Original Title: Madres paralelas
Spain/France – Drama – Year: 2021 – Running time: 123 mins
Language: Spanish
Audience Response: (20 slips returned)
- ‘Excellent’: 13 votes
- ‘Very Good’: 6 votes
- ‘Good’: 0 votes
- ‘Satisfactory’: 1 vote
- ‘Poor’: 0 votes
Read the comments here or visit our “Parallel Mothers” discussion page
Synopsis:
Penelope Cruz, again, in Almodóvar’s latest movie. Two women meet in a maternity ward as they give birth under difficult circumstances. Their personal, tragic histories are eventually mirrored in that of Spain itself during the Civil War.
Most of all, it’s Cruz who sets the tone, with a performance that radiates warmth and is refreshingly forgiving of her character’s flaws.
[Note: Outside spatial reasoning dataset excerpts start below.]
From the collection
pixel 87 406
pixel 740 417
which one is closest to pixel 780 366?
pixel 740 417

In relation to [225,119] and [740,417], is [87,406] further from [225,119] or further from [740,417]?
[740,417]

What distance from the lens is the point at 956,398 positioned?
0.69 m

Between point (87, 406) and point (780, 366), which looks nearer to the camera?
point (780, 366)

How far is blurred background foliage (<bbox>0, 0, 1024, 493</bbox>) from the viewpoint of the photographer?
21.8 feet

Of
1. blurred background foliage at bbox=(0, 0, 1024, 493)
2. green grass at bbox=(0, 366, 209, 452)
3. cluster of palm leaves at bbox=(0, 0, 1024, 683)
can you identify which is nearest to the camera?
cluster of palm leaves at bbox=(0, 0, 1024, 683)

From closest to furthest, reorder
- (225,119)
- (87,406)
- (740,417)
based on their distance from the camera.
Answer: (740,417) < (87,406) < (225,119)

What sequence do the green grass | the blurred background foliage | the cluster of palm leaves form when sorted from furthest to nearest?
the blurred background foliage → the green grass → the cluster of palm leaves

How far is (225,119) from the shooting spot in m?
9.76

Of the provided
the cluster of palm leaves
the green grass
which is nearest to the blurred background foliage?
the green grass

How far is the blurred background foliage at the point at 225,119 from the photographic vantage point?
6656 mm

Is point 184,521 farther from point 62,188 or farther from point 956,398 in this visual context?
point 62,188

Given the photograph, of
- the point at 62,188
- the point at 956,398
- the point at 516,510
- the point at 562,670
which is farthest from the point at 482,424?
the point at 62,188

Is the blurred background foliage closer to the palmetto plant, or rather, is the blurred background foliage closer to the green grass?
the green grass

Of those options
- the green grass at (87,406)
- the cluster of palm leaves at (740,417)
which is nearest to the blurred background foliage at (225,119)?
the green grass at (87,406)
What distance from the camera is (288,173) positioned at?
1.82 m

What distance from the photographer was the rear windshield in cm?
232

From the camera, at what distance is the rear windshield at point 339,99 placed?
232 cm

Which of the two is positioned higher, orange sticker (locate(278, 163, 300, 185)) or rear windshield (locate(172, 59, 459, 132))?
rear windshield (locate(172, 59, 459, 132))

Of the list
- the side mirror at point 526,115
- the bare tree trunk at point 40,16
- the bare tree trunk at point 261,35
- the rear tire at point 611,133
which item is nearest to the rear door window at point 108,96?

She has never been better.
Wendy Ide (Observer)
Director/Writer: Pedro Almodóvar
Main Cast:
Penélope Cruz | Janis |
Milena Smit | Ana |
Israel Elejalde | Arturo |
Aitana Sánchez-Gijón | Teresa |
Rossy de Palma | Elena |
Julieta Serrano | Brigida |
(for full cast list, reviews and more information, see IMDB and Rotten Tomatoes)
Chelmsford Film Club Notes:
If you were to believe purveyors of ‘ID bracelets for new borns’ (yes, check out the DNA kits for sale on the internet) about 28,000 babies get ‘switched’ at birth every year, a parent’s worst nightmare. If you don’t… relax: the baby’s your very own! So yes, Almodóvar’s latest movie trades on a well-established myth: what disgruntled teenager hasn’t vehemently subscribed to it, as in “these can’t possibly be my real parents, I was swapped at birth!” Members might recall the same theme being explored in Hirokazu Kore-eda’s ‘Like Father, Like Son’ from 2013.
At the heart of Parallel Mothers is the‘swapped at birth’ device, but there is much more, notably buried secrets from the Spanish Civil War. Peter Bradshaw in the Guardian sang its praises:
Not ‘parallel’ actually: that would mean [the mothers] don’t touch. Here are ‘convergent’ mothers, interesting mothers whose lives come together with a spark that ignites this moving melodrama, audaciously drawing a line between love, sex, the passionate courage of single mothers, the meaning of Lorca’s ‘Dona Rosita the Spinster’ and the unhealed wound of Spain’s fascist past. Almodóvar’s movie has the warmth and grandiloquent flair of a picture from Hollywood’s golden age (something starring Bette Davis and Joan Fontaine maybe, with music by Max Steiner) and the whiplash twists and addictive sugar rush bumps of daytime soap. … there are gorgeously designed interiors with fierce, thick blocks of Mondrian colour, huge closeups of the female leads and overhead shots of food preparation… we just feel grateful that Almodóvar is still so fluent, so creative, still making us a gift of these films… perhaps the emotions spill over the edges of the narrative form… but let yourself travel down stream on this film’s emotional surge…
One mother is Janis (Penelope Cruz), a stylish photographer in her late 30s. The other is Ana (Milena Smit), a serious-looking teenager whose family background is troubled. Sharing a hospital room they bond over their decision to go it alone.
The father of Janis’s child is Arturo (Israel Elejalde) whose work involves trying to trace the victims of Francoist executions, buried in unmarked graves. Janis believes her great-grandfather was one of them.